Freaks Out - La Recensione

Freaks Out Poster

Da un certo punto di vista, “Freaks Out” rappresenta il riscatto di Gabriele Mainetti: che dopo essere stato preso per pazzo, quando andava in giro cercando di realizzare “Lo Chiamavano Jeeg Robot”, rilancia la sua follia con un progetto che, nel nostro cinema, in parecchi avrebbero giudicato irrealizzabile.
Che pazzi.

Loro, ovviamente.
Perché a vedere “Freaks Out” viene da chiedersi come mai si sia aspettato tutto questo tempo per mettersi al passo, per tirare fuori le unghie, e non tanto per quel riguarda la fondazione del cinecomic all’italiana (o all’amatriciana) – del quale potremmo pure fare a meno, volendo – quanto per anticipare quell’evoluzione di potenzialità e di immaginazione che ora, grazie alla lungimiranza e alla sperimentazione di Mainetti, è definitivamente scoperchiata.
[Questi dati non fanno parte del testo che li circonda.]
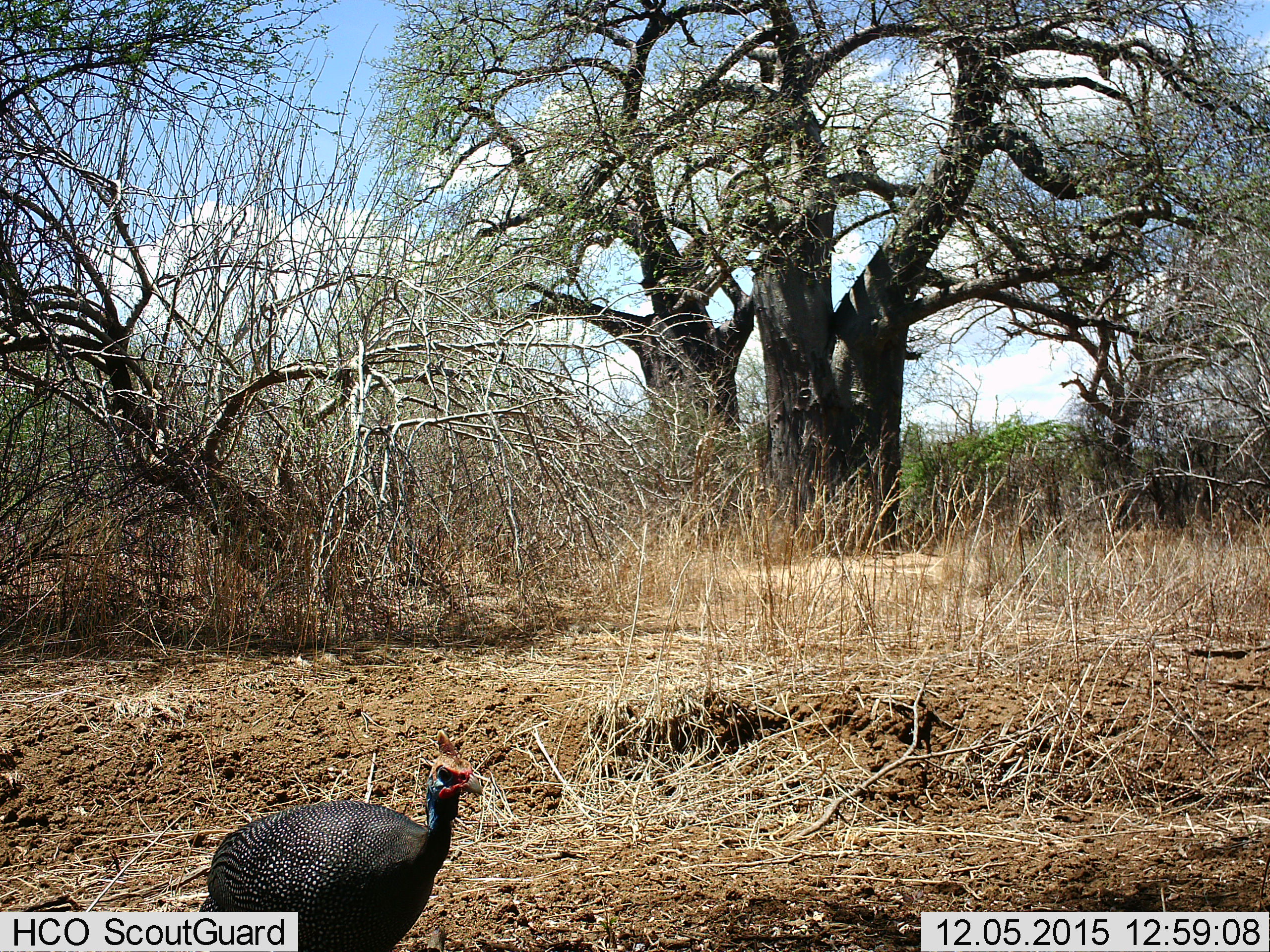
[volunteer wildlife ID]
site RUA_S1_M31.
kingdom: Animalia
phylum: Chordata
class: Aves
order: Galliformes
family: Numididae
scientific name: Numididae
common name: guineafowl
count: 1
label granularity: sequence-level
L’idea di base è quella di mescolare “Bastardi Senza Gloria” e “X-Men” per continuare a parlare degli emarginati, dei diversi, nel caso specifico, dei mostri. Quattro mostri dai poteri magici più disparati, prestati a un circo spazzato via dall’invasione dei nazisti in Italia e spaventati, dunque, da un posto nel mondo che improvvisamente faticano a individuare. Una componente fantasy bilanciata simmetricamente dall’entrata in scena dello spietatissimo pianista Franz: stella del circo tedesco, con la capacità nascosta di proiettarsi avanti nel futuro – quello che vedrà e che tenterà di evitare, non c’è nemmeno bisogno di scriverlo – e vagamente ispirato all’esuberante Colonnello Landa di Christoph Waltz. Tant’è che la sua ossessione è quella di catturare la Shosanna della storia, ovvero la Matilde di Aurora Giovinazzo che è un po’ Mélanie Laurent e un po’ la mutante Rogue: se non altro per il suo dono che le impedisce di avere contatti umani diretti.

Freaks Out Mainetti

Il successo raccolto in precedenza permette a Mainetti, allora, di avere a disposizione il budget giusto per realizzare il film che ha in testa: e in questo senso “Freaks Out” non da mai la sensazione di “aver dovuto risparmiare su quella scena, piuttosto che su quell’effetto speciale”. Con le dovute proporzioni, il suo lavoro non ha nulla da invidiare alle grandi industrie concorrenti, e compensa la mancanza di una spettacolarità strabordante con una sceneggiatura (scritta insieme al fido Nicola Guaglianone) che – e meno male – cerca di approfondire il più possibile il background di ogni personaggio (importante). Inoltre, ha il vantaggio di non farsi prendere da “manie di grandezza”; di non peccare di presunzione e mantenere quella preziosa cifra – presente anche in “Lo Chiamavano Jeeg Robot” – capace di barcamenarsi tra dramma e serietà quando è il momento, per poi stemperare con il profondamente leggero, attraverso l’utilizzo di battute in dialetto romano, utilissime a creare immediatamente l’effetto risata.

E pure se nel finale qualcosina scricchiola e, magari, si propende troppo verso il modello caos-alla-Marvel come prerogativa imprescindibile ed efficace, resta la bellezza e la solidità di un’operazione impossibile, portata a termine egregiamente. Di uno sforzo, sicuramente ragguardevole, dove il cuore, l’amore e la cultura cinematografica di Mainetti – unita a quella dei fumetti – fa la differenza. 
E a confermarcelo c’è una tempesta di citazioni e riferimenti sparsi, che sarà simpaticissimo mettersi lì a intercettare.